1. Keep it Entertaining
An eLearning script shouldn’t read like a Wikipedia page. If it’s just a bunch of information disseminated like a regular textbook, all of the novelty has been removed. You want to use the platform to make the most out of your script, extending traditional boundaries to encompass a fully immersive learning environment. Incorporating things like images or infographics into your script will keep learners excited about the learning process.
2. Read it Aloud
Some things sound better when you say them in your mind because you understand your intended intonation. Read your script aloud in a variety of ways. Ideally, you want it to translate the same way to all learners for maximum efficiency. Almost everything is subject to a multitude of interpretations, but you need to be sure that the majority of your learners can clearly discern the one you intend for them to use. Boil down the language to a point where it’s able to be universally understood.
3. Remain Inclusive
Not every learner is going to be able to engage with your script the same way. Some learners will be visually impaired or hearing impaired. For your script to be just as effective to everyone, you need to make it accessible to all learners in verbal and written form.
4. Keep Things on Track
To comprehensively cover a subject, you may feel tempted to send your learners off on brief tangents. Getting a full scope of a concept is great, but tangents can actually overtake the entire message you’re trying to convey. The goal is to say as much as you can with as few words as possible. This means sticking to the objective and communicating it clearly.

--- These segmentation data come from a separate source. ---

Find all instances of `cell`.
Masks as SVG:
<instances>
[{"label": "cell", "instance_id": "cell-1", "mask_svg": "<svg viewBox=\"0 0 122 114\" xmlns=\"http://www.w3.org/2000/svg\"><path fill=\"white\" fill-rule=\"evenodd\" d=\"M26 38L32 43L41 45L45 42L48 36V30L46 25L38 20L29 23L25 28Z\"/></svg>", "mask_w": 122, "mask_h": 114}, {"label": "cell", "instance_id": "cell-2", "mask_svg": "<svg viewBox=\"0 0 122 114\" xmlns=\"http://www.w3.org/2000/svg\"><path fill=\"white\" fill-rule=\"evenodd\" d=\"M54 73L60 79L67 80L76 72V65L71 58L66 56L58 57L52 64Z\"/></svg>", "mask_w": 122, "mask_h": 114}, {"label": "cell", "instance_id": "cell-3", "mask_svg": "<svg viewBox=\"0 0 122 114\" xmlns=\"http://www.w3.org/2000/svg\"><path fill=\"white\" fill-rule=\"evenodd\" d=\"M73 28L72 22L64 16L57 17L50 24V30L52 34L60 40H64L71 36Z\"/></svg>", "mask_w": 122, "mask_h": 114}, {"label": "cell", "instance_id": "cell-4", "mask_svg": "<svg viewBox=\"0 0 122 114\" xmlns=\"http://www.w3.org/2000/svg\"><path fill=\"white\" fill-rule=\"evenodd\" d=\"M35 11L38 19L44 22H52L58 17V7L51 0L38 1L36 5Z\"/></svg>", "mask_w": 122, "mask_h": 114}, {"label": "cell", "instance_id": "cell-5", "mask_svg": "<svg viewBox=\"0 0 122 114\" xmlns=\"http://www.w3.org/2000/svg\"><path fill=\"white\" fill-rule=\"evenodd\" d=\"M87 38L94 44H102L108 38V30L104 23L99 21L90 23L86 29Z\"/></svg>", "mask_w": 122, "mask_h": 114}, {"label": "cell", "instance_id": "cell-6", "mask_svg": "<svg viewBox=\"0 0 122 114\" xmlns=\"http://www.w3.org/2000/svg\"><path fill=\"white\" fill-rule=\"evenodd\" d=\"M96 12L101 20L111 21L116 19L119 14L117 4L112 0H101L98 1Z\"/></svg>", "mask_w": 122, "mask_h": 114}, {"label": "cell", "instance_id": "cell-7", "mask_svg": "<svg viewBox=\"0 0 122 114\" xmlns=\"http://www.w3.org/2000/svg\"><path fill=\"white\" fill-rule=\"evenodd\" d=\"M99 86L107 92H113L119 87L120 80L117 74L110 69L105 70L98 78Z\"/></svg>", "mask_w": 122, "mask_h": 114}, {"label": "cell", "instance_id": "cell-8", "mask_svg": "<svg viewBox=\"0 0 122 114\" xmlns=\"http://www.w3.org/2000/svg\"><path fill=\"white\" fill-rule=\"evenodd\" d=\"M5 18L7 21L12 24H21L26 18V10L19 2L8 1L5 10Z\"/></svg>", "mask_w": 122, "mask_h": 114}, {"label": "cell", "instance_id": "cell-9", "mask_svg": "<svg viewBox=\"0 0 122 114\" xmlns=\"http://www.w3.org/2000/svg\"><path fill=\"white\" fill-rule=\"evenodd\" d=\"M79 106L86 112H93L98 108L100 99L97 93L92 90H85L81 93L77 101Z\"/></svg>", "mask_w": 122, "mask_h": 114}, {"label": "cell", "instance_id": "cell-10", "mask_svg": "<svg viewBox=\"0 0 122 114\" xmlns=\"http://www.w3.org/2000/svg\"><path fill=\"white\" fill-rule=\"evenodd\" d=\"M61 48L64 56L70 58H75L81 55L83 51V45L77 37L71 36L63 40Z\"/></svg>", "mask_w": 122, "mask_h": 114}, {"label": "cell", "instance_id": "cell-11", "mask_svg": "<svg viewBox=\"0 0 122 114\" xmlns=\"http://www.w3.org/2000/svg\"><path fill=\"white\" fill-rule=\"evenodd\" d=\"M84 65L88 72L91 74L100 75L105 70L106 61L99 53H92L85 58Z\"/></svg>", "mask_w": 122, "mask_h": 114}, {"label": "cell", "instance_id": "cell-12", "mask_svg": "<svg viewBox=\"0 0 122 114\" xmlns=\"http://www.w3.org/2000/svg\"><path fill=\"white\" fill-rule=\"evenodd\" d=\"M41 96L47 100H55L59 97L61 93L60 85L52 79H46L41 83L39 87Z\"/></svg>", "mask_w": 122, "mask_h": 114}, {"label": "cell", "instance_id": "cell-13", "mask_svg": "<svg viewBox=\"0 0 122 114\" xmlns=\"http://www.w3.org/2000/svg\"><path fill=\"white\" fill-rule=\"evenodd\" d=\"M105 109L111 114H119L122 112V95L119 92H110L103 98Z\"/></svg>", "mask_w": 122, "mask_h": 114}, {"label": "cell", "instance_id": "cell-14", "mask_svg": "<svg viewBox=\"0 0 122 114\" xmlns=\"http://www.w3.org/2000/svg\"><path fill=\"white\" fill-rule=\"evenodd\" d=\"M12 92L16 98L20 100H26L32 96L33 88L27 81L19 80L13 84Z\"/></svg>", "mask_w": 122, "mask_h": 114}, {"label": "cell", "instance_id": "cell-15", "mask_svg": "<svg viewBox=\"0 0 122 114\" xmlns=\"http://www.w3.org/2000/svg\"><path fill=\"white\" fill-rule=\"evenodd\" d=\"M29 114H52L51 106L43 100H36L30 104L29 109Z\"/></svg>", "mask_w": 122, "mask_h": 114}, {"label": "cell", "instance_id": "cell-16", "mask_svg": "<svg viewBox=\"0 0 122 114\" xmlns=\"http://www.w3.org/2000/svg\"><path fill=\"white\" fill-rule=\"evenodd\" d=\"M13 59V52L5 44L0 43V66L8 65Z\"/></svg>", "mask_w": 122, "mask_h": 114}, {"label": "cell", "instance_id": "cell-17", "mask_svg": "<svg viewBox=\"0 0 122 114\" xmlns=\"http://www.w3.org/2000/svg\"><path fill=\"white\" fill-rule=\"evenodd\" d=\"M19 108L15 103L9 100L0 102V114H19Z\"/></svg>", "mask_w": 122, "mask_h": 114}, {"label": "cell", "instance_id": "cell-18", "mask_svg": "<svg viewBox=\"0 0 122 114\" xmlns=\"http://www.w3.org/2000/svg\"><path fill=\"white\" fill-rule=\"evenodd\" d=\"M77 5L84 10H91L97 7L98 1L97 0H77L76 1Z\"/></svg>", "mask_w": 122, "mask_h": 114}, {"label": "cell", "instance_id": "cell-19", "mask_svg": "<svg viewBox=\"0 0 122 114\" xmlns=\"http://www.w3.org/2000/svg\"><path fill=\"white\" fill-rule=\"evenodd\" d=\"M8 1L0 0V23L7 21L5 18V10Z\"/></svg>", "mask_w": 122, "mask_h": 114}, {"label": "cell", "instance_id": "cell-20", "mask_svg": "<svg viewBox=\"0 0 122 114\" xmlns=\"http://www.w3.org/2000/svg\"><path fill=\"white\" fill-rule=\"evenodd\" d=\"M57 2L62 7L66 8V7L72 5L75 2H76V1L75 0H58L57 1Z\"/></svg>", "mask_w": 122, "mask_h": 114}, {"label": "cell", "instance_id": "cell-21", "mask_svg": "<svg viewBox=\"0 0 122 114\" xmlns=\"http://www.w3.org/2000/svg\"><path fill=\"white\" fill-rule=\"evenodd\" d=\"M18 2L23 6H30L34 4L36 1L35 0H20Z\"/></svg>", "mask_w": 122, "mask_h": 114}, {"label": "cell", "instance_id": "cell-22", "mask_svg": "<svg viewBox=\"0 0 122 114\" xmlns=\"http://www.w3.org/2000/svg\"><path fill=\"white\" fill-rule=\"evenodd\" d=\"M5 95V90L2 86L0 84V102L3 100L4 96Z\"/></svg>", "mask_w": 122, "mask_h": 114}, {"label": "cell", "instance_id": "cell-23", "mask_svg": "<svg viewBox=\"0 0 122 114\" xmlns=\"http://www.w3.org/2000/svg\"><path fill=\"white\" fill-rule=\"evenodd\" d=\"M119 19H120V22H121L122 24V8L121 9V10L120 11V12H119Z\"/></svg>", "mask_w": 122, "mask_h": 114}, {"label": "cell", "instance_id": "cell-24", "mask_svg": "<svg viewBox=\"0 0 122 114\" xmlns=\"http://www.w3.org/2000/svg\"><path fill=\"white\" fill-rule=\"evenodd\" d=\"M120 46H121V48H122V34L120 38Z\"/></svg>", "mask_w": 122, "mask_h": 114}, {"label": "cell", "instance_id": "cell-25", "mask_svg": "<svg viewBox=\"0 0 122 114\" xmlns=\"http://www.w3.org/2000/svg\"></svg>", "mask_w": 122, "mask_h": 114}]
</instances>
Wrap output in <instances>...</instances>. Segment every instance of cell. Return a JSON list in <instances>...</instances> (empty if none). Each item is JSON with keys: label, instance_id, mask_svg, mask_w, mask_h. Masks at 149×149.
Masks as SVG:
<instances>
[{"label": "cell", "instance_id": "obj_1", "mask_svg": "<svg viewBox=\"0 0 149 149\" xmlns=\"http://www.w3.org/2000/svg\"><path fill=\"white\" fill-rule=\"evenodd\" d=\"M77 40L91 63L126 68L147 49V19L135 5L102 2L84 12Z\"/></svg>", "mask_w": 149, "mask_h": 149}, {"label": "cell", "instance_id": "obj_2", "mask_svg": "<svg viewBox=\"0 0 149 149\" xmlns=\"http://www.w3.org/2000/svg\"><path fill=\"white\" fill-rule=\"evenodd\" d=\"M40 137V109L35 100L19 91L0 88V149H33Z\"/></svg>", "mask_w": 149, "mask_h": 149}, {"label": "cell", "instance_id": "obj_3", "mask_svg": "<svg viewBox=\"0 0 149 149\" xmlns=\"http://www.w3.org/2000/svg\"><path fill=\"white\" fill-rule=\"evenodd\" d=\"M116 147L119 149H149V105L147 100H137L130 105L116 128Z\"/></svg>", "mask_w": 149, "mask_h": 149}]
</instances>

If you need to extrapolate on a specific point, it may be important to do so. Just make sure your script is structured in a cohesive manner that doesn’t shift between points so frequently that learners become confused.
5. Be Conversational
The tone of your script should be similar to the tone of the learners you’re trying to address. Always use conversational, active language that’s targeted at your core learning group. Children won’t feel as though they’re able to interact with a narrative similar to one that would be used for a course on corporate leadership. High powered executives will be put off by scripts that feel condescending. People want to learn in the same language they use to speak. Effective scripts will always cater to the people who need them to strengthen their connection to the learner.
Before you release your course, make sure you’ve given it a few trial runs with people who fit the course’s designated demographic. It’s better to know early on what isn’t working, rather than trying to fix something after it’s been released. There’s no such thing as too many trial runs.